Data provided:
=======

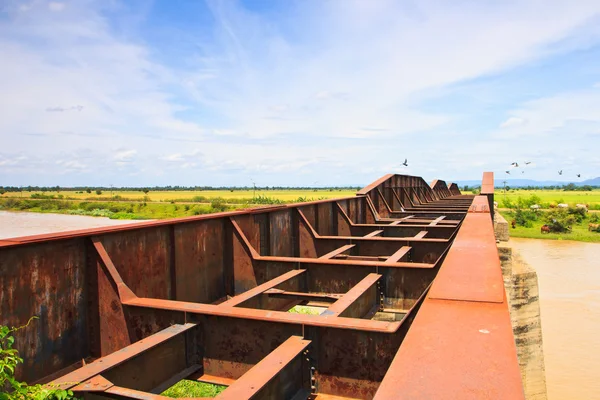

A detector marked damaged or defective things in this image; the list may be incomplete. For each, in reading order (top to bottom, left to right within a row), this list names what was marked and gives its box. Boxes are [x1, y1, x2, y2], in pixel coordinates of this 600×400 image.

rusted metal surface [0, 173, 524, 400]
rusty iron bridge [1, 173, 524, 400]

=======

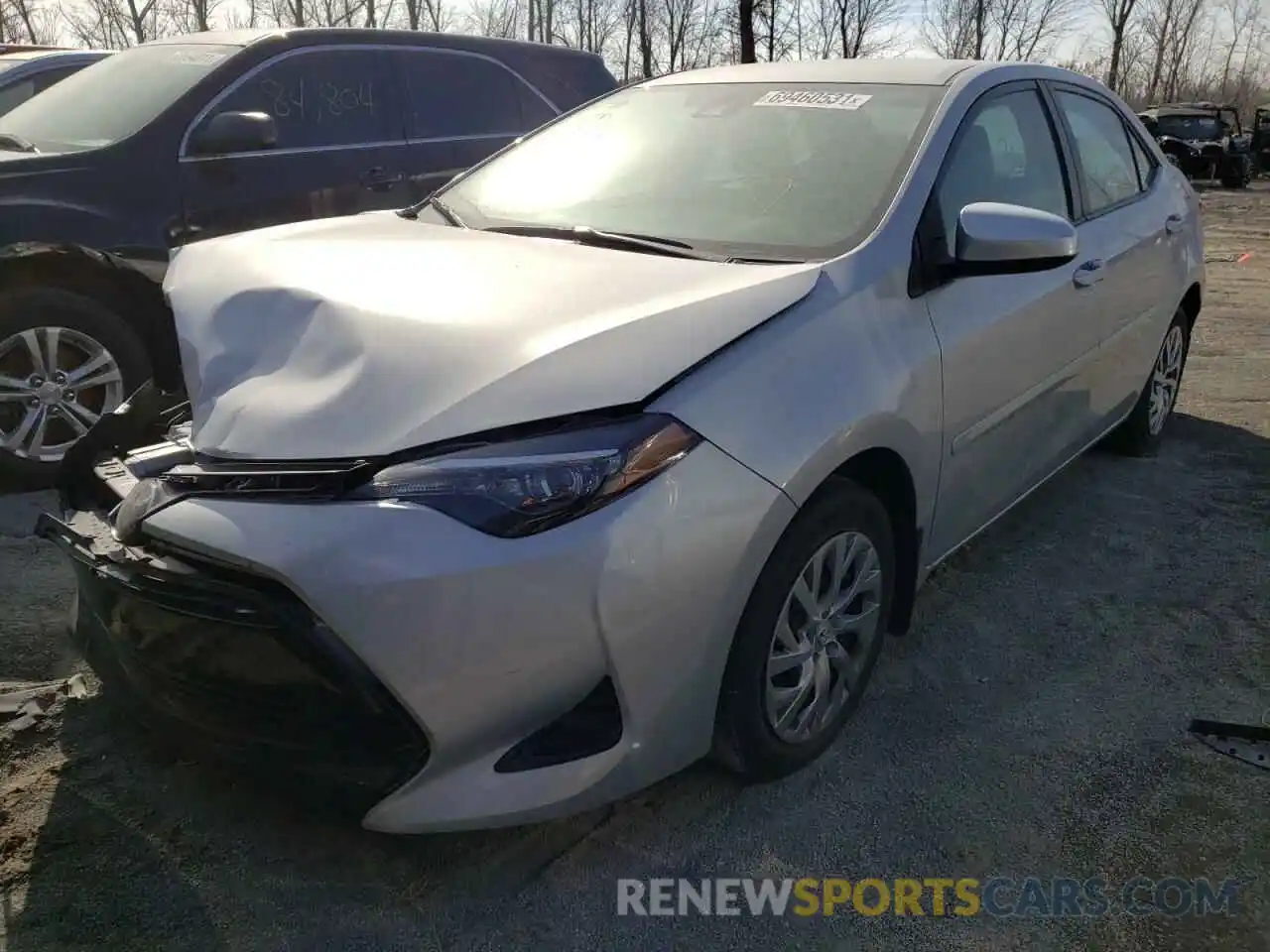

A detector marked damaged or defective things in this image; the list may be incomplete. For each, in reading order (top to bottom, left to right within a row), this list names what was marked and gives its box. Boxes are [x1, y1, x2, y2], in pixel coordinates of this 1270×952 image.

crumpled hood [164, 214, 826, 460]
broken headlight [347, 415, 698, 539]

=======

What is required: Please convert the lines of the records starting at the line that contains "this 600×400 image." and ending at the line that contains "rusty iron bridge [1, 173, 524, 400]" into a Markdown table. Use the columns Row and Line, number each row, and leave out blank lines.

Output for this task:
| Row | Line |
|---|---|
| 1 | A detector marked damaged or defective things in this image; the list may be incomplete. For each, in reading order (top to bottom, left to right within a row), this list names what was marked and gives its box. Boxes are [x1, y1, x2, y2], in pixel coordinates of this 600×400 image. |
| 2 | rusted metal surface [0, 173, 524, 400] |
| 3 | rusty iron bridge [1, 173, 524, 400] |